Острая боль глубоко пронзает мою грудь, каждый вдох становится тяжелее предыдущего. Кончики пальцев Гаррета скользят по моей шее, и ослабляют напряжение настолько, что я снова могу дышать.
— Кевин начал намекать, что ему становится скучно, что он мог бы пойти куда-нибудь еще, чтобы получить то, что он хочет. Сейчас я бы послала его, но тогда я слишком боялась остаться одна. Однажды вечером, когда его родителей не было дома, он устроил большую вечеринку, и все уговаривали меня выпить.

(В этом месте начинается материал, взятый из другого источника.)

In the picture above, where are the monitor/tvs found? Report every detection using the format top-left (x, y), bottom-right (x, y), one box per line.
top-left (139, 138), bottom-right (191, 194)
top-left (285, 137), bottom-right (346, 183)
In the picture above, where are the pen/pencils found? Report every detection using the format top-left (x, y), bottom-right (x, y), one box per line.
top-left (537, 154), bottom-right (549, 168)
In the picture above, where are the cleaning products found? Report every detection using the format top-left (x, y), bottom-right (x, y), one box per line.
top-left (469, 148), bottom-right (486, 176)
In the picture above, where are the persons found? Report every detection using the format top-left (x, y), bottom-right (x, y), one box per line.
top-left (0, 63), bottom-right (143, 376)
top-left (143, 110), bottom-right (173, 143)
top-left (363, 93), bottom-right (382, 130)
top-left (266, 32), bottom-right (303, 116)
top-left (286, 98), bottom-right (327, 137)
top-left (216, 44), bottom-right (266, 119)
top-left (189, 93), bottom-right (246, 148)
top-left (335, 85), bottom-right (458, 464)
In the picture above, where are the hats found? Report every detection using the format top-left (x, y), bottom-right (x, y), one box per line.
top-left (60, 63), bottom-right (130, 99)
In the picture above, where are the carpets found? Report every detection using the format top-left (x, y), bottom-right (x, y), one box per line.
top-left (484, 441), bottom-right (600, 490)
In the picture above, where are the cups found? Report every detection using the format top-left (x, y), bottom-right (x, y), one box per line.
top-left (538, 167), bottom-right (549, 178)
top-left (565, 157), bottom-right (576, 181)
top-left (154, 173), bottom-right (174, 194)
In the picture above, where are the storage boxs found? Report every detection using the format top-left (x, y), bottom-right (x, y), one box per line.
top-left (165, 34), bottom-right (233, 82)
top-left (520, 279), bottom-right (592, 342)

В глазах Гаррета вспыхивает ярость. Таким я его еще не видела, и я его понимаю. Я была и продолжаю придерживаться отказа от алкоголя. Никому не нужен предлог, чтобы сделать это, но алкоголь украл у меня моего отца — и это более чем достаточная причина, чтобы перестать пить. Тогда мои «друзья» не уважали это, и это должно было быть достаточным предупреждением для меня.
Но хуже всего?
— Это случилось через пару дней после годовщины смерти моего отца. Картер был на десятидневном выезде, и я просто… боролась. Я устала. Я хотела забыть. — Гаррет обнимает меня за талию, притягивает к себе, и я кладу голову ему на плечо. — Я не знаю, что я пила. Пахло бензином и жгло, как огонь. Я поднялась наверх с Кевином, и мы дурачились на его кровати, и я сказала, что хочу заняться сексом.